EXTRACTED TEXT
┄┄┄┄┄┄┄┄┄┄

In the same vein, while respondents Baluyot, Concepcion and Aguirre rendered an adverse recommendation as against complaint’s letter-request earlier mentioned, the same does not signify giving of undue favors to FRAHTODA or BMTODA, or causing of undue injury to FH-GYMN, inasmuch as said recommendation or decision, as the records vividly show, was arrived at by the said respondents in honest exercise of their sound judgment based on their interpretation of the applicable ordinance governing the operation of tricycles within their area of jurisdiction. Evidence on record no doubt failed to sufficiently establish that, in so making the questioned recommendation, respondents Baluyot, Concepcion and Aguirre acted with manifest partiality, evident bad faith or gross inexcusable negligence. It is likewise worthy to note that, contrary to complainant’s insinuation, the letter-request adverted to was acted upon by respondents Baluyot, Concepcion and Aguirre within a reasonable time and, as a matter of fact, complainant had been notified of the action taken by the former relative to his letter-request or proposals.
Time and again, it has been held, no less than by the Supreme Court, that mere suspicions and speculations can never be the basis of conviction in a criminal case. Guided by the same doctrinal rule, this Office is not duty-bound to proceed with the indictment of the public respondents as charged. Indeed well entrenched is the rule that “(t)he purpose of a preliminary investigation is to secure the innocent against hasty, malicious and oppressive prosecution and to protect him from an open and public accusation of crime, from the trouble, expense and anxiety of a public trial, and also to protect the state from useless and expensive trials (Joint Resolution, October 17, 2005, Rollo pp. 142-143).
Moreover, petitioners failed to rebut the presumption of regularity in the performance of the official duties of respondents by affirmative evidence of irregularity or failure to perform a duty. The presumption prevails and becomes conclusive until it is overcome by no less than clear and convincing evidence to the contrary. Every reasonable intendment will be made in support of the presumption and in case of doubt as to an officer’s act being lawful or unlawful, construction should be in favor of its lawfulness (Bustillo vs. People of the Philippines, G.R. No. 160718, May 12, 2010).
There being no substantial evidence to reverse the findings of the Ombudsman, the instant petition is denied.
WHEREFORE, premises considered the Petition for Review is DENIED for lack of merit. The Joint Resolution dated October 17, 2005 and Joint Order dated April 25, 2006 of the Deputy Ombudsman of Luzon are AFFIRMED.
Indeed, the definitive pronouncement of the CA’s Sixth Division that “the Deputy Ombudsman found no substantial evidence to prove that there was interference in the internal affairs of FH-GYMN nor was there a violation of the law by the respondents”
met the constitutional demand for a clear and distinct statement of the facts and the law on which the decision was based. The CA’s Sixth Division did not have to point out and discuss the flaws of FH-GYMN’s petition considering that the decision of the Deputy Ombudsman sufficiently detailed the factual and legal bases for the denial of the petition.
Moreover, the CA’s Sixth Division expressly found that FH-GYMN had not discharged its burden as the petitioner of proving its allegations with substantial evidence.
In administrative cases involving judicial officers, the complainants always carried on their shoulders the burden of proof to substantiate their allegations through substantial evidence. That standard of substantial evidence is satisfied only when there is reasonable ground to believe that the respondent is responsible for the misconduct complained of although such evidence may not be overwhelming or even preponderant.

┄┄┄┄┄┄┄┄┄┄

SUPPLIED MATERIAL
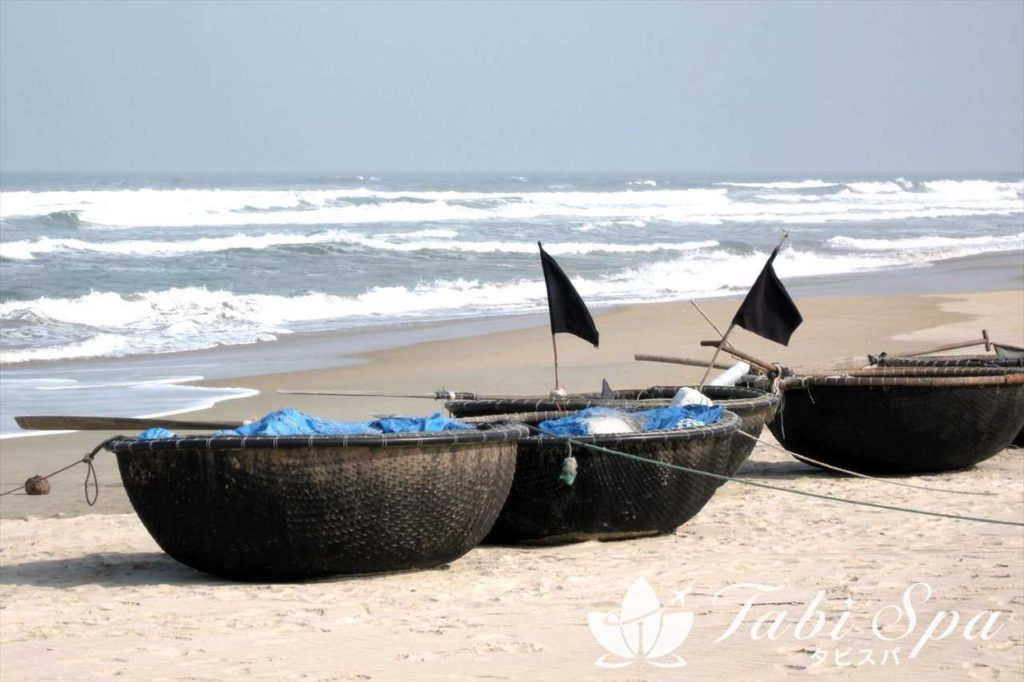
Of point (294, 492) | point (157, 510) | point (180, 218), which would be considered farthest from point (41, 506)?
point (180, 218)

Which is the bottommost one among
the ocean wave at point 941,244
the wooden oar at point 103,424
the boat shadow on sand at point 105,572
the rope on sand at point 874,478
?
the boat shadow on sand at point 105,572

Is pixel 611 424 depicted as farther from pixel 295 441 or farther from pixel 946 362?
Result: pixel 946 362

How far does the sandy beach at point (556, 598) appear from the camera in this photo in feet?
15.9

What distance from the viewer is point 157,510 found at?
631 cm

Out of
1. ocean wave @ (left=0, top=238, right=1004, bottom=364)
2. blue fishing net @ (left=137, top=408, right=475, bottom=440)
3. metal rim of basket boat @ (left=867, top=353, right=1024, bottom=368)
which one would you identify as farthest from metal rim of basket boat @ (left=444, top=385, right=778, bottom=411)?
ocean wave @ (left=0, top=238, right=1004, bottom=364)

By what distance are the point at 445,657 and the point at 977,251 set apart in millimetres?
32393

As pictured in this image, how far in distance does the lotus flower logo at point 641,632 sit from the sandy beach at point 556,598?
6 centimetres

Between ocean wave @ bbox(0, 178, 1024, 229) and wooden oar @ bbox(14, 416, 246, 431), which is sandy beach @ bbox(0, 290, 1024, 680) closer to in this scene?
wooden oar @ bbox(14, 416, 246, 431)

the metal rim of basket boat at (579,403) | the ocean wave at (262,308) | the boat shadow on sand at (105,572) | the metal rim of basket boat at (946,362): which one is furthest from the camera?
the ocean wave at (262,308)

┄┄┄┄┄┄┄┄┄┄

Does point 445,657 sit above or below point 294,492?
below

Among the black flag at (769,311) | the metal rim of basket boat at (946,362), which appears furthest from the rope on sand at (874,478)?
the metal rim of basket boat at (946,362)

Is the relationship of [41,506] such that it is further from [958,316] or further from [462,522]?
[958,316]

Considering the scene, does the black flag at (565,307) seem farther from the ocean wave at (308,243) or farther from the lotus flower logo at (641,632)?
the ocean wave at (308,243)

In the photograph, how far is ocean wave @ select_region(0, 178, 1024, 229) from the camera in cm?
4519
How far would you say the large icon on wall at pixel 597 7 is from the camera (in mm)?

┄┄┄┄┄┄┄┄┄┄

WORK TO BE COMPLETED
Set down, word for word, the passage of the court ruling above that starts with the words "Time and again, it" and finishes with "Rollo pp. 142-143).".

RESPONSE BELOW
Time and again, it has been held, no less than by the Supreme Court, that mere suspicions and speculations can never be the basis of conviction in a criminal case. Guided by the same doctrinal rule, this Office is not duty-bound to proceed with the indictment of the public respondents as charged. Indeed well entrenched is the rule that “(t)he purpose of a preliminary investigation is to secure the innocent against hasty, malicious and oppressive prosecution and to protect him from an open and public accusation of crime, from the trouble, expense and anxiety of a public trial, and also to protect the state from useless and expensive trials (Joint Resolution, October 17, 2005, Rollo pp. 142-143).